**To do:** Show each line of the rows below that contains the word "wrought". Case counts.

Scene question records
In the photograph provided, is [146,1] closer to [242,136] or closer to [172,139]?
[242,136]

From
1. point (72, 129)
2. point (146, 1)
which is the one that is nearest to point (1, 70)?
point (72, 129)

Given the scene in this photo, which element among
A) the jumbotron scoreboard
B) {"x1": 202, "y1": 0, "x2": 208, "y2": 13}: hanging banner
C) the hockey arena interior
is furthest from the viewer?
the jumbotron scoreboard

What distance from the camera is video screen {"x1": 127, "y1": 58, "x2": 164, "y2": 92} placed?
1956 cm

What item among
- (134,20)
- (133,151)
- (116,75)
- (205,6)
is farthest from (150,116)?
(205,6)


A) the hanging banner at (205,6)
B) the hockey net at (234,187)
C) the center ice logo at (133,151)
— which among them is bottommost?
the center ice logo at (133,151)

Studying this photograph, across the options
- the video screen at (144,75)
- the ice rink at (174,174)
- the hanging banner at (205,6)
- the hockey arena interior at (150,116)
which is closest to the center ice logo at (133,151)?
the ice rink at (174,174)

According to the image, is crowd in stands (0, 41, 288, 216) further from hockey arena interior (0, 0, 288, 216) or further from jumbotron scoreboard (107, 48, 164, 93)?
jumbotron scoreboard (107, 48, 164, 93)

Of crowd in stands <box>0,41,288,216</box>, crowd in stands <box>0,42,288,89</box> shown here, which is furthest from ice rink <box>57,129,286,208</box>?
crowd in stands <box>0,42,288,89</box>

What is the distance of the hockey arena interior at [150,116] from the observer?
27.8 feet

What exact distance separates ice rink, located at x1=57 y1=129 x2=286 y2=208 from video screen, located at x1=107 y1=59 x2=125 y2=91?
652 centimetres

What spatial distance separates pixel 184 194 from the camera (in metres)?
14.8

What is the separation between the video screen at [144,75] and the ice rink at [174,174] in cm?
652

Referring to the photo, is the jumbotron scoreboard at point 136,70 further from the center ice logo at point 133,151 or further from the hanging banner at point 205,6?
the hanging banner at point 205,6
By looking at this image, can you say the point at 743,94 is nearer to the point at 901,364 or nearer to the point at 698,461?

==

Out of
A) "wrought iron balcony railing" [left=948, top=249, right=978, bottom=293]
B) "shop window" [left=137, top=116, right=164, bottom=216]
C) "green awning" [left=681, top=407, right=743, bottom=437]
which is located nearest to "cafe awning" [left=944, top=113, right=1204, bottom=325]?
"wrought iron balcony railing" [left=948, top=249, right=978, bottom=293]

==

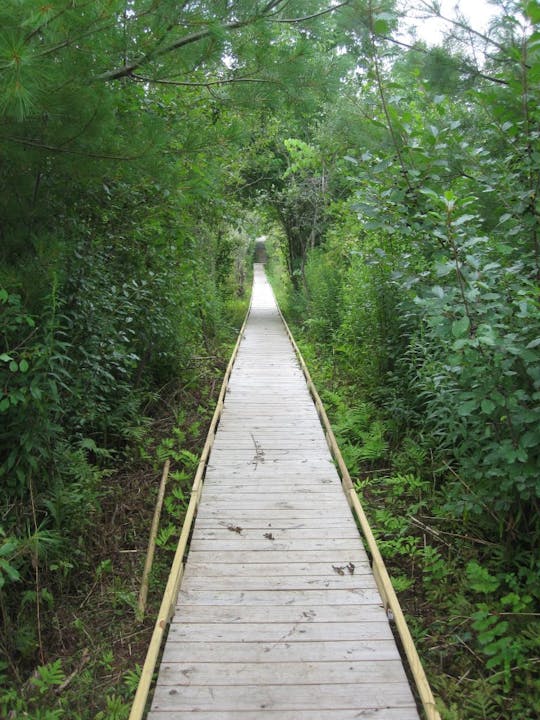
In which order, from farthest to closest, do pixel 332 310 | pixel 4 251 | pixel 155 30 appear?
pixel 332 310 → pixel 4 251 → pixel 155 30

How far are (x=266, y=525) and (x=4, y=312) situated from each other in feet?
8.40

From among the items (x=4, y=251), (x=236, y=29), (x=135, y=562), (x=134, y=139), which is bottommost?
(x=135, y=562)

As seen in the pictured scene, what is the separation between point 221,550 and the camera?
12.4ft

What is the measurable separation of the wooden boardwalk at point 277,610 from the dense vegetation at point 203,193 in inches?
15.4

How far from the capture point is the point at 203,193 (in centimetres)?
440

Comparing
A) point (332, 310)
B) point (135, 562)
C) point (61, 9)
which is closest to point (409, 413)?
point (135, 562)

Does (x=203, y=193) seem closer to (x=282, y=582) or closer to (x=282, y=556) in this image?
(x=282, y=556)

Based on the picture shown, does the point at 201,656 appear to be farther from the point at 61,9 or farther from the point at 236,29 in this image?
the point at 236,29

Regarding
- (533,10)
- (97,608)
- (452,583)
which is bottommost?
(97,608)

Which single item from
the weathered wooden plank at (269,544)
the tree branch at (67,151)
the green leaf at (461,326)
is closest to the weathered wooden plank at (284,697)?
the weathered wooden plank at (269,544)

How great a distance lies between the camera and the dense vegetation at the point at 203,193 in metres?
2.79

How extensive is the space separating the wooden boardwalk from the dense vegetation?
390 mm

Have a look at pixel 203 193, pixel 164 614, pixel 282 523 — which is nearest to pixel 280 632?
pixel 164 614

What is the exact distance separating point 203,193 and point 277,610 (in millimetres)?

**Exercise output:**
A) "wrought iron balcony railing" [left=948, top=249, right=978, bottom=293]
"wrought iron balcony railing" [left=948, top=249, right=978, bottom=293]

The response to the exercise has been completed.